3. Buyers want added value

The housing market has been slowly regaining strength since it crashed with the economy in 2008. This growth means that housing prices are climbing too. At present, Zillow estimates that the median price of homes currently listed in San Diego is $685,000. This hefty price tag, in addition to closing costs and other fees, is causing buyers to seek out more value.

Whether it’s money back, or even something as simple as extra services, buyers want added value from their real estate agents. It’s no longer enough for agents and lenders to meet the basic requirements: New age buyers want more return for their time, energy and money.

Part of this shift is because of new pricing models and fee structures in the real estate market.

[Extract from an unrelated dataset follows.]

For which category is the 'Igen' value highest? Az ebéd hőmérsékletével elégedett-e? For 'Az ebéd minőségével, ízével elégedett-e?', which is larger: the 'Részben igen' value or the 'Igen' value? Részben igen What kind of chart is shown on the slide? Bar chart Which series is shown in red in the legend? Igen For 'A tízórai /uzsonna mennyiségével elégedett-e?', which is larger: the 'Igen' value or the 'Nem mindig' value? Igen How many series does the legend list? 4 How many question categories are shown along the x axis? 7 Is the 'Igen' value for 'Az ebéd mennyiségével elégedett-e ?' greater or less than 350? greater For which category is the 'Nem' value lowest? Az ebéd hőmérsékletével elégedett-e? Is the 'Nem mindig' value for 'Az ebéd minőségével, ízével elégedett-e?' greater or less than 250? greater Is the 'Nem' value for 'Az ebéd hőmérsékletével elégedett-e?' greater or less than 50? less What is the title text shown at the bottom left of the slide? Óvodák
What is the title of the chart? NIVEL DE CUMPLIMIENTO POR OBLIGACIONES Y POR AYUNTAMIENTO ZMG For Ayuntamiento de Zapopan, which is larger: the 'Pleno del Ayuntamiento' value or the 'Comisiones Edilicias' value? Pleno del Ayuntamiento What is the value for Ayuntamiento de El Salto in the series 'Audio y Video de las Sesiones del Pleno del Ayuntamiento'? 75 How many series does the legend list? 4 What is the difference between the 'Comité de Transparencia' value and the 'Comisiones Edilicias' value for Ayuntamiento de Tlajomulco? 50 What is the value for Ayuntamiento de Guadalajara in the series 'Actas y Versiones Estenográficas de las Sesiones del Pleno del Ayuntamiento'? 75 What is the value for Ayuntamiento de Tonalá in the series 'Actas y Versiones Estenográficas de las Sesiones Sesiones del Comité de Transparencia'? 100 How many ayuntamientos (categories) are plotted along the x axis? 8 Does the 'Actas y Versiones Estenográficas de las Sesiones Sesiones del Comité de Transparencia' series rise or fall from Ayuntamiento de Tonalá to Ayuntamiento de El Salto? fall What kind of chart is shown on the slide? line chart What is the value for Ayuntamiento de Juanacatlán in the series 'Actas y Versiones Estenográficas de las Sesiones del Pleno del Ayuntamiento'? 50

There are now services that charge only a fraction of the fees typically associated with real estate agents and closing costs — think Redfin on the buyer side and Purplebricks and HomeBay on the seller side.

There are also services that are more pricey, yet offer an incredible, easy user experience. The number of buyers who use these services proves that customers are content with “pay to play” if the service is user-friendly, all-inclusive and expedited like Zillow, Instant Offers and Opendoor.

One way to win over buyers is through offering a rebate of some kind, which can be in the form of money back or even covering their first month’s mortgage payment. But value doesn’t have to be solely money-oriented: Agents can showcase your individual value through your experience, niche expertise, negotiation skills and other valuable personal assets.

Looking forward, the list of new proptech tools is endless and will continue to empower buyers (especially first-time homebuyers) to make better, more informed decisions. But this tech won’t replace agents and loan officers; instead, it will supplement their role. Professionals can be there to assist, navigate and offer valuable insight to buyers every step of the way, especially when those buyers get lost all the data they find.